= Edward Speelman =

British art dealer (1910–1994)

Edward Joseph Speelman (16 May 1910 – 29 August 1994) was an English art dealer. While serving in the British Army during the Second World War, he arrested Artur Seyss-Inquart, the Reich Commissioner for the Netherlands.

==Early life and family==
Edward Speelman was born in the Willesden district of London on 16 May 1910 to Dutch-born parents. His father was a fine art dealer and his brother Alfred entered the same trade specialising in Asian art. He was educated at University College School, Hampstead.

He married Sadie De Casseres in Marylebone, London, in 1937, with whom he had a son.

==Career==
Speelman began his career in the art business at the Dutch firm Duits where he was employed to help form a photographic library. He then moved to Legers in London's Bond Street. He subsequently started his own business but never expanded it beyond two rooms despite completing many large sales. A strong linguist he was able to form a profitable association with the Dutch dealer Nathan Katz, who spoke no English, and he often collaborated with Colin Agnew and Claude Partridge. He was a specialist in Dutch painting and formed the collection of Netherlandish works that was owned by Harold Samuel and given after Samuel's death to the Mansion House.

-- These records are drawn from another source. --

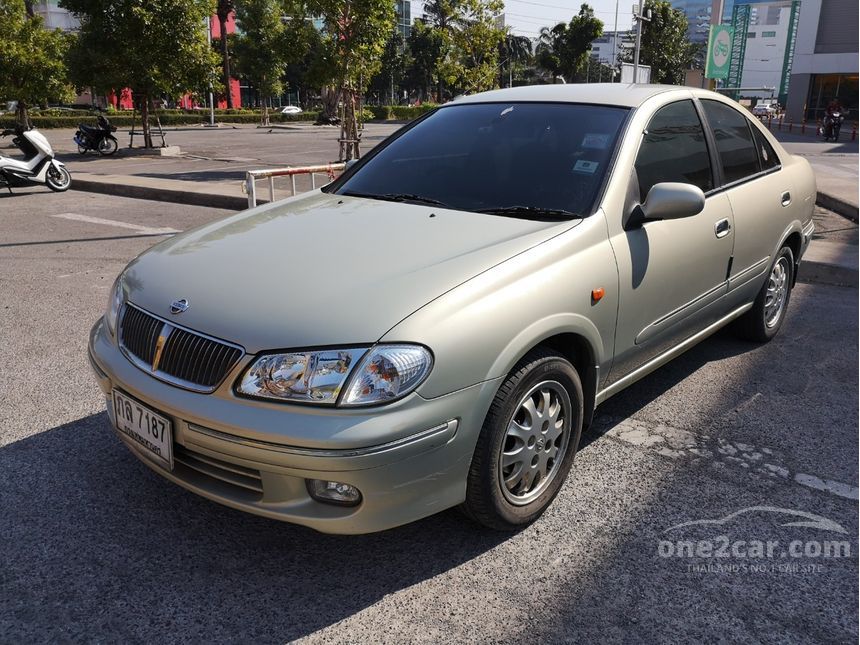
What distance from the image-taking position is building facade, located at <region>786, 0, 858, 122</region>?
42.7 metres

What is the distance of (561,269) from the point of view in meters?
2.75

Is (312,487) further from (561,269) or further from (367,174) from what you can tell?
(367,174)

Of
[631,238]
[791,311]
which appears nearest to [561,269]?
[631,238]

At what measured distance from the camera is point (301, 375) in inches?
88.5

He served as an intelligence officer with the British Army during the Second World War and was appointed as a liaison officer between the Dutch and British forces. He personally arrested Artur Seyss-Inquart, the Reich Commissioner for the Netherlands, who was subsequently hanged as a war criminal. Speelman was mentioned in despatches and made a Knight of the Order of Orange-Nassau in recognition of his wartime service.

He owned racehorses and with Klairon won the French 2000 Guineas in 1955. He was a keen golfer and retired to France and Switzerland.

He funded a post-graduate research fellowship at Wolfson College, University of Cambridge, in Dutch and Flemish painting.

==Death==
Speelman died in Lausanne, Switzerland, on 29 August 1994. He was survived by his wife and son.

== Nazi-looted art ==
In his career as an art dealer, Speelman purchased and sold several paintings that were later discovered to have been looted by the Nazis. In 2017 The Oyster Meal, by Jacob Ochtervelt, which Speelman had sold to collector Harold Samuel, was discovered to have been looted by Nazis from Dr Smidt van Gelder, director of the children’s hospital in Arnhem. Speelman had acquired it from J William Middendorf, an American diplomat. Also in 2017 a settlement was reached concerning a painting by Michele Marieschi between the family of an Austrian Jewish art collector who had been looted by the Gestapo and a foundation in possession of the work. Speelman had sold the painting. On October 7, 2021, "View of Beverwijk" by Salomon van Ruysdael was deaccessioned by the Museum of Fine Arts, Boston in order to restitute it to the heirs of Ferenc Chorin, who had been looted by the Nazis. The Museum had purchased the painting from Speelman on September 15, 1982.